For Kadena, as for many tech startups, I think, the largest challenges are in the second point. For that reason, the whole system is designed from ground up with scalability and sharding in mind. At this point chainweb-node is a single binary only to help with the second point and make deployment and operation easier. As soon as a single process does not scale any more we can easily split it up and distribute the Pact processes and databases for each chain to different processes or even machines.

Once chainweb-node is physically distributed, the challenge will be to deploy and operate nodes as distributed cloud services. At that point it would become difficult for a private person to run a full chainweb-node, but instead it would require cloud infrastructure and a dedicated devops team. We'll be getting there


Anybody developing systems that process transactions at this scale should invest in basic distributed systems expertise and should look into ways to shard their data.

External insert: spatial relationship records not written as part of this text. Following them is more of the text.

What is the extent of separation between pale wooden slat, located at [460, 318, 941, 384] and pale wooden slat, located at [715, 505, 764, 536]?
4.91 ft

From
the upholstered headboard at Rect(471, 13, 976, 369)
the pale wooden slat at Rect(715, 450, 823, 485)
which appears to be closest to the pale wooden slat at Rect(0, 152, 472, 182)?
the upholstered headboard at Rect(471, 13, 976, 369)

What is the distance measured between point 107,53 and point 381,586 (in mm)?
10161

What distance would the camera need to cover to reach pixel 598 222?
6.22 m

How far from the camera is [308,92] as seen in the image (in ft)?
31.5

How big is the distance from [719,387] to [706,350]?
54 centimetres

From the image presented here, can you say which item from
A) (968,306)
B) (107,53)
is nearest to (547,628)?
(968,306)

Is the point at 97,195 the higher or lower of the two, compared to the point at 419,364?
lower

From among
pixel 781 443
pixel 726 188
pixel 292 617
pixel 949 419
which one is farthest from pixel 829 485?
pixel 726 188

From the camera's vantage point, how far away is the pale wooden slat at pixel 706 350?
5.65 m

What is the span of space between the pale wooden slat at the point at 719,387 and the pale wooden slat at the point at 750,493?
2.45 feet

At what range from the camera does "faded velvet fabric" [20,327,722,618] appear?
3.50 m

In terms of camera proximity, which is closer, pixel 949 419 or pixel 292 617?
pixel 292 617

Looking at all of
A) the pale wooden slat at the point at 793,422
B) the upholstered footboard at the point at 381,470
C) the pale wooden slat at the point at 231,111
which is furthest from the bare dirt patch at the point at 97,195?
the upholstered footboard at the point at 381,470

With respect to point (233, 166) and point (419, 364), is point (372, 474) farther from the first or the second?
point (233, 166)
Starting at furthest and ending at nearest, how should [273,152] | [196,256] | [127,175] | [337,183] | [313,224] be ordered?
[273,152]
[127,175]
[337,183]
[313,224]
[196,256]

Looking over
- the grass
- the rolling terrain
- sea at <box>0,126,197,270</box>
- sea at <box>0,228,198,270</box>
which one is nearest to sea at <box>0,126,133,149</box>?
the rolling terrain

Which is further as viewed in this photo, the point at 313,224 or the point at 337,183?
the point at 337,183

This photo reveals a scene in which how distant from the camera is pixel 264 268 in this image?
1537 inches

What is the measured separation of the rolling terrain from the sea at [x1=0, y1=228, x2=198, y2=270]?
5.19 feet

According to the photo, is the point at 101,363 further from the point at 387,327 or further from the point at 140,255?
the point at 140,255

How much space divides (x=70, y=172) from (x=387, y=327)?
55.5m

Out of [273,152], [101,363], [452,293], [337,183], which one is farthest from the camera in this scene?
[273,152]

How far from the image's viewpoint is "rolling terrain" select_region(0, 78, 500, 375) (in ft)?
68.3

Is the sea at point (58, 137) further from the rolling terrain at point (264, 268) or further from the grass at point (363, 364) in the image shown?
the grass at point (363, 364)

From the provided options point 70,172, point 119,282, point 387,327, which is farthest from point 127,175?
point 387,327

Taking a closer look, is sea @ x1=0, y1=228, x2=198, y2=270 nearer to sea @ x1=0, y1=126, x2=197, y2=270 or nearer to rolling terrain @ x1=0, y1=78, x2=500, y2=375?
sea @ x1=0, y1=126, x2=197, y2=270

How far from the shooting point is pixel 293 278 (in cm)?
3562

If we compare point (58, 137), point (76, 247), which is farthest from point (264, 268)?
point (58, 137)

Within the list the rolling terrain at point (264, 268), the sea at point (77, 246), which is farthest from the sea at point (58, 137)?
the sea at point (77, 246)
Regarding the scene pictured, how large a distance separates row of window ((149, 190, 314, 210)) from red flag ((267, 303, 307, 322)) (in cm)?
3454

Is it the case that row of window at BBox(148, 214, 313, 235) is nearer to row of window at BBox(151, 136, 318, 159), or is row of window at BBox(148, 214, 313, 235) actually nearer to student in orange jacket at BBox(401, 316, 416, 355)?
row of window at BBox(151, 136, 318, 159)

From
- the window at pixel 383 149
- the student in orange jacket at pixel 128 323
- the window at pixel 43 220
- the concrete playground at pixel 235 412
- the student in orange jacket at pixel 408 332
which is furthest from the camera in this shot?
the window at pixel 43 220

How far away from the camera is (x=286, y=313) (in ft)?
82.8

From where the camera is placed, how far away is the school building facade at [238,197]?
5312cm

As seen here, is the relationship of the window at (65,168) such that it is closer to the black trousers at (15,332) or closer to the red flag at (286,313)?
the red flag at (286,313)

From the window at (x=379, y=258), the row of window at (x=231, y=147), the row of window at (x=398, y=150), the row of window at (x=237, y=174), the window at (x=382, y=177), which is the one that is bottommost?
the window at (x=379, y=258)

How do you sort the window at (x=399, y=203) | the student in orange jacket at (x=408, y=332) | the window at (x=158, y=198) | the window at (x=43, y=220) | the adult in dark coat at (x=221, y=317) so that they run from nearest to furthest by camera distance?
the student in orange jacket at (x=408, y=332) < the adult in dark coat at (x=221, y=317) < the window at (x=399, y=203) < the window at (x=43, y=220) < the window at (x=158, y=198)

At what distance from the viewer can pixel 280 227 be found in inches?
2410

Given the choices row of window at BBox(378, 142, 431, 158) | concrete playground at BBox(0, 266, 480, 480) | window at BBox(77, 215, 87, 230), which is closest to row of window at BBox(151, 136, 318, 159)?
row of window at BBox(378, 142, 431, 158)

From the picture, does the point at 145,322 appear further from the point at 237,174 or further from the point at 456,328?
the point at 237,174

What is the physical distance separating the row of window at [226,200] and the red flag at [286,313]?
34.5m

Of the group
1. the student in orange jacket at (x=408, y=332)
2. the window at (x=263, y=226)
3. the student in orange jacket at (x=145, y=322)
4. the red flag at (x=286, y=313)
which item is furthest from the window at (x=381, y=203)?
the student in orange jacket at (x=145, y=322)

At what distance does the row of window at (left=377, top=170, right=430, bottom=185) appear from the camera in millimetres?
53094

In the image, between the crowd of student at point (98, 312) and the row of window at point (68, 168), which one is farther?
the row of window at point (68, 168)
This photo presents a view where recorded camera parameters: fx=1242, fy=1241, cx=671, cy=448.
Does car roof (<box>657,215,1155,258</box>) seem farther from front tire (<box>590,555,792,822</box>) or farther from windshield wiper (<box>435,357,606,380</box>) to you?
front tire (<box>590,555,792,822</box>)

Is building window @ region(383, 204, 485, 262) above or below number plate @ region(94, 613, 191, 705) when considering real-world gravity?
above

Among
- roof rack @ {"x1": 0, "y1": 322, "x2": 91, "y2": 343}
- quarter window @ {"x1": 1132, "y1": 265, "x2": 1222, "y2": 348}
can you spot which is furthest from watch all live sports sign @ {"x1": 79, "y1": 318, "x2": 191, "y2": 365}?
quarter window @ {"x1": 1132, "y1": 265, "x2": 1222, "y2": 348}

One can not expect that a system that can process 500-1000 TPS is for free. Even a centralized system would already require a substantial amount of resources. A fully decentralized system needs even more.


if some project claims to process 10K TPS, I'd like to know what storage system is used to persist those transactions. If each transaction requires just 32 bytes of storage --one SHA256 hash, which can't be compressed--, that would be about 25GB of storage per day. In practice it's probably 10 times more. How and where would that be stored? What indexes are needed for querying txs during validation? How often is each tx replicated on storage? Would it still be replicated often enough to be considered decentralized? Someone claiming to be able to handle that tx throughput would have to answer those questions.